Tanuma came to her rescue, plucking his bag out of Natsume's hands and replacing it with the one she'd given him. He smiled at Tooru, face still endearingly flushed. "There we go."
Natsume blinked at his bag, starting to turn red as well. "You mean … for me?"
"For both of you." Tooru said, and swallowed, throat suddenly dry. "As thanks. For being my friends. And for, well, everything."
"No thanks are necessary." Tanuma said, suddenly serious. "You're my good friend, too, Taki."
Taki ducked her head.
"Oh! Yes! Of course." Natsume said hastily. "I don't – thank you, Taki."
And if his thanks were a little bit too heartfelt, a little too rawly honest, well, it was Natsume, after all.
"What's this? Chocolate?!" Natsume's adorable cat appeared from a nearby bush, launching himself at Natsume's shoulder. "Oi, brat, give me some."
"Cats aren't supposed to have chocolate, Sensei." Natsume said with the tone of a long-standing argument.
"I'm not a cat!" He protested at once. "How dare you deny my noble self?!"
"Taki … are these little manekineko?" Tanuma asked, holding one up. He sounded like he was trying not to laugh. "And with little white spots on their heads … are they supposed to be a color-swapped Ponta?"
Tooru grinned. "Aren't they adorable?!"
"What? That idiot was nowhere near as grand-looking as my noble self!" And as quickly as he had appeared, Natsume's adorable cat disappeared somewhere in a huff.

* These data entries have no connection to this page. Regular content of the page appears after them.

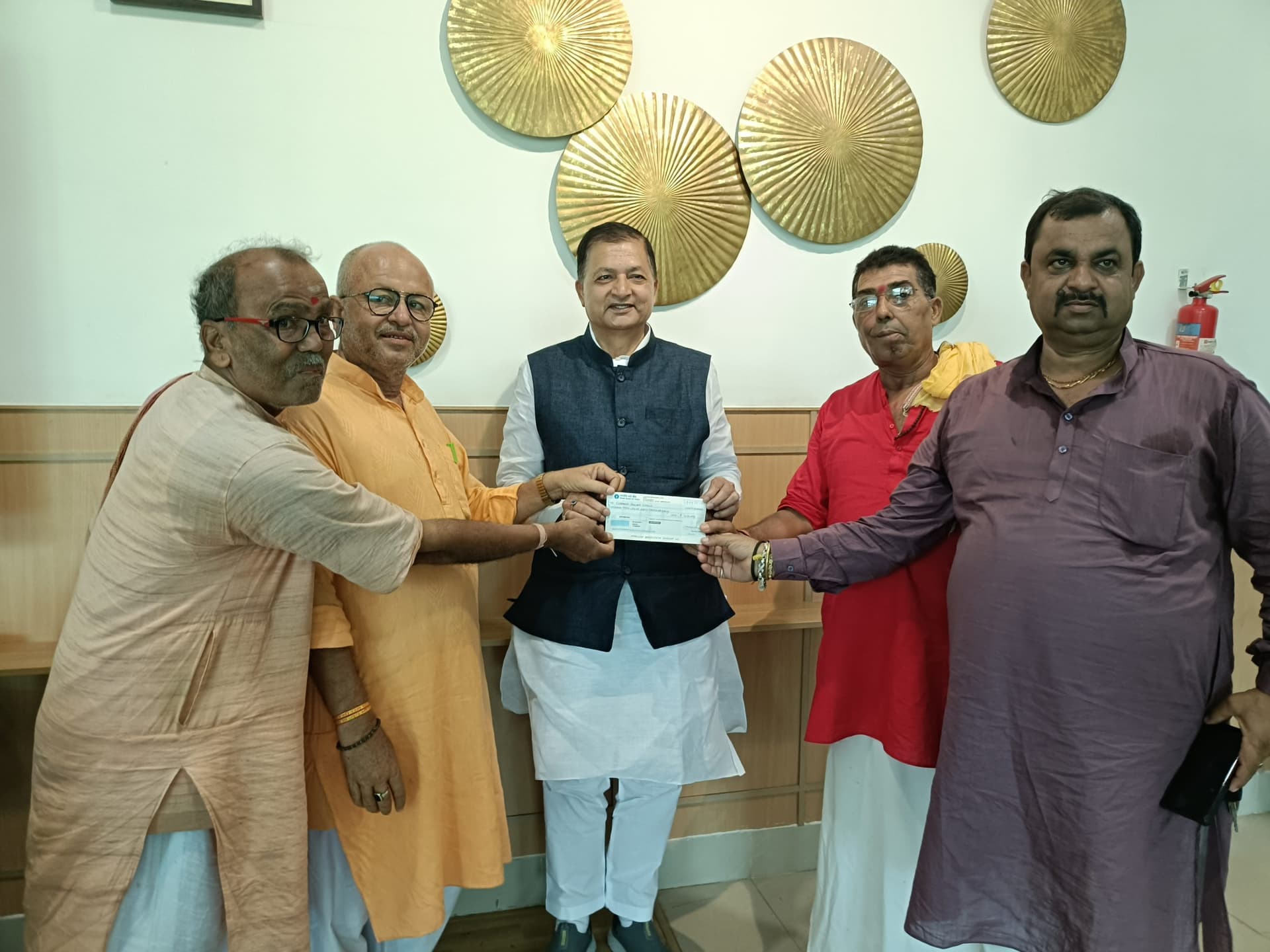Madhubani News : सांसद ने मंदिर निर्माण के लिए अपने निजी कोष से दिया पांच लाख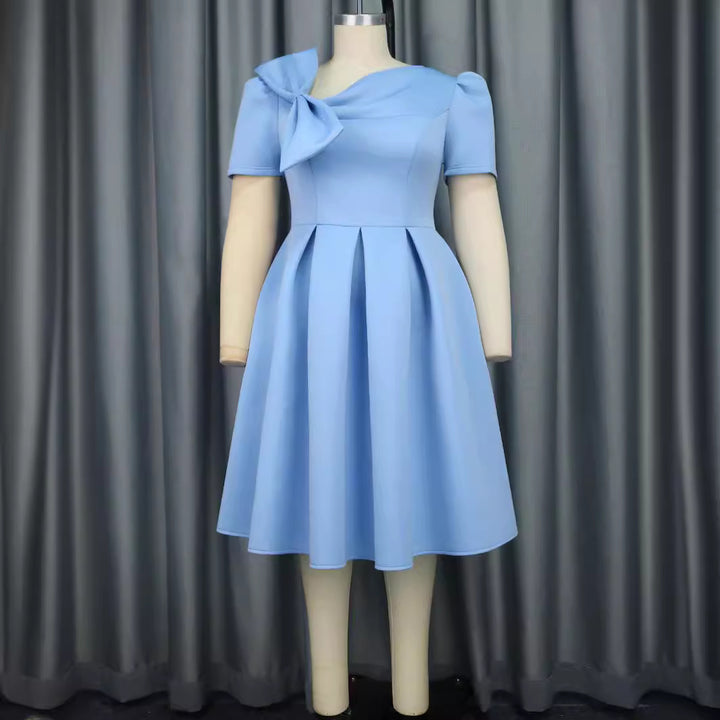 Damen Cocktailkleid mit kunstvollem Schleifenakzent und taillierter Silhouette Echo Archiv
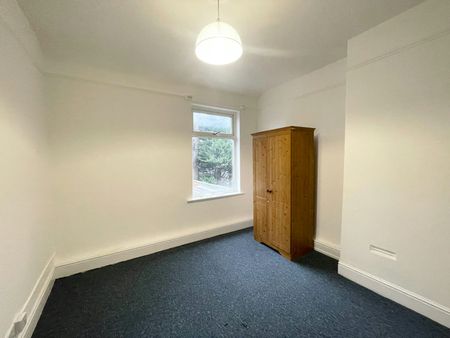 Terraced House to rent on - Photo 2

Tooru and Tanuma watched him leave, confused, then turned to Natsume. "What was that about?" Tanuma asked.
Now Natsume looked like he was trying not to laugh. "Not long after I came here, I ran across a cat who looked almost exactly like Sensei, except it was black …"
Tooru settled in to listen, heart so full she feared it might burst.
Thank you both so much, for being yourselves. I'm so glad to have met you.